• _SOURCE TEXT_:
“Noetic Effects of Sin” Objections
It is true that natural theology presupposes a particular view of human nature. However, such a conception need not be equated with one theological tradition in an exclusive way. Roman Catholics emphasize the prerequisite of a natural propensity toward God as the summum bonum of human existence, the Reformed have tended to emphasize the noetic effects of the fall, and Lutherans the dichotomy between the theology of the cross and the theology of glory. This third view touches on human nature in that the vanity of sinful man would have God unveiled on his own terms, rather than through the scandal of the cross.
On the one hand, none of these three emphases need be set in opposition to the others; yet on the other hand, each of the three, pressed out of context surely will deemphasize or altogether reject the others. Therefore a balanced view of human nature, requisite to the reality of natural theology, would be one that holds the essential goal-directedness of man, complete with an intellect made capable of receiving revelation from God, and yet, in his unregenerate state, the intellect doing the bidding of his depraved soul in rebellion against God and resistant to any God who is revealed most specifically in Christ to restore that chief end.
Although this category was introduced in our exegetical chapter, a few more points should be made, especially in light of the assessment of Sudduth (which I agree with), that this is “the most common objection to natural theology in the Reformed tradition.”1 Let us take note of two basic forms that this objection can take.
Form 1. As opposed to prelapsarian natural theology and redeemed natural theology, postlapsarian natural theology is the construct of “natural man,” that is, man, not only blinded by sin but in rebellion against God.
Form 2. If propositional knowledge is not equivalent to true belief (even if it entails true belief), and if such belief is unwarranted, then true natural theological propositions uttered by unbelievers need not constitute true belief.
In other words, the first form will be what I have called “the soteriological critique of nature,” whereas the second form will maintain an “unreliable belief” in the unregenerate, even if, or through, true propositions.

• _DATASET RECORDS_:
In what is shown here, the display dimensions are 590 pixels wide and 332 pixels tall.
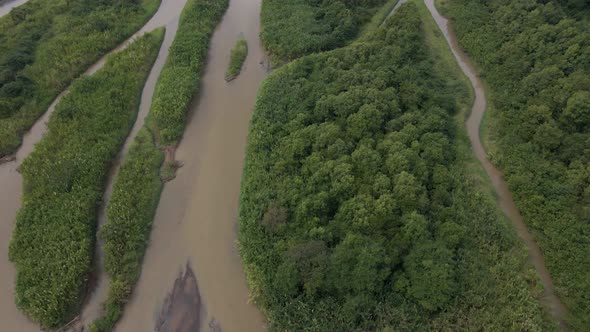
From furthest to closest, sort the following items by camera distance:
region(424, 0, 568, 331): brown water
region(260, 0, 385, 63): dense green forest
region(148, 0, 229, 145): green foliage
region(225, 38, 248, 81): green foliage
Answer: region(260, 0, 385, 63): dense green forest, region(225, 38, 248, 81): green foliage, region(148, 0, 229, 145): green foliage, region(424, 0, 568, 331): brown water

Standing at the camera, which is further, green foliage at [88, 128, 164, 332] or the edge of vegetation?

• _AIM OF THE TASK_: Revise the text on the noetic effects of sin between "Form 1. As opposed" and "rebellion against God.", inclusive, replacing "postlapsarian" with "post-fall".

• _OUTPUT OF THE EXERCISE_:
Form 1. As opposed to prelapsarian natural theology and redeemed natural theology, post-fall natural theology is the construct of “natural man,” that is, man, not only blinded by sin but in rebellion against God.